HOW TO COMPLETE THIS TASK: Begin at the line holding "Gratin potatoes in" and set down exactly each line through the last one below, omitting pictures. Include nothing else.

PROVIDED MATERIAL:
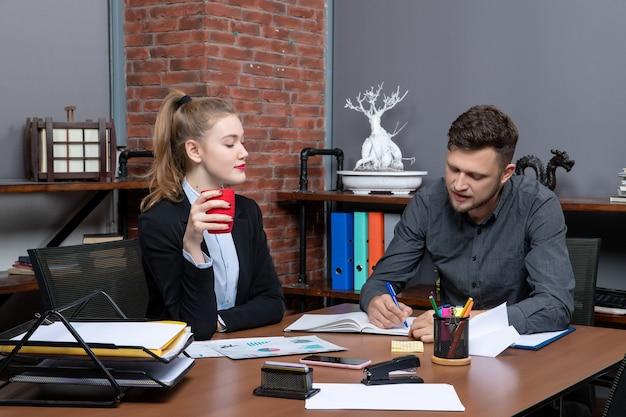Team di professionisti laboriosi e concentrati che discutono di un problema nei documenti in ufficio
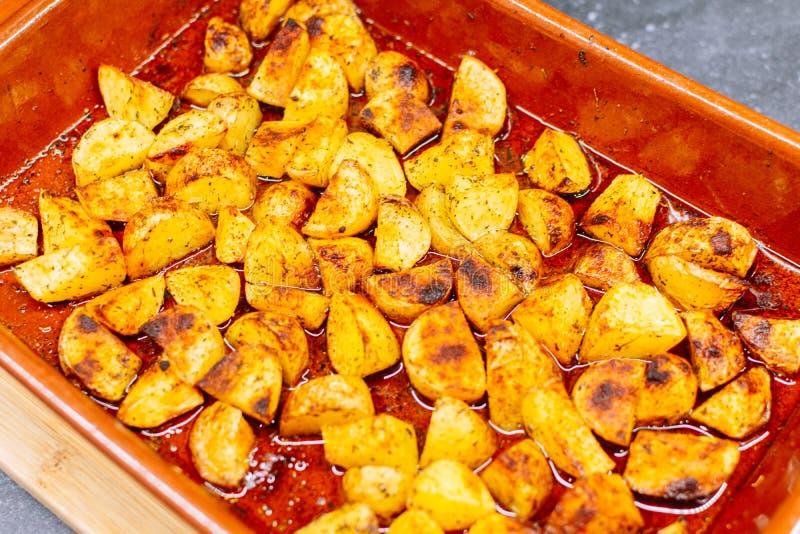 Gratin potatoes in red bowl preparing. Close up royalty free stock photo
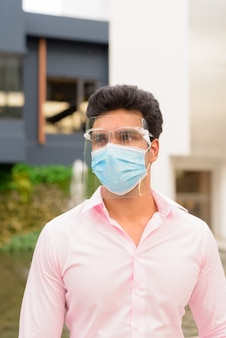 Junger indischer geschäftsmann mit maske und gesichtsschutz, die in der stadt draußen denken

WORKED SOLUTION:
 Gratin potatoes in red bowl preparing. Close up royalty free stock photo
 Junger indischer geschäftsmann mit maske und gesichtsschutz, die in der stadt draußen denken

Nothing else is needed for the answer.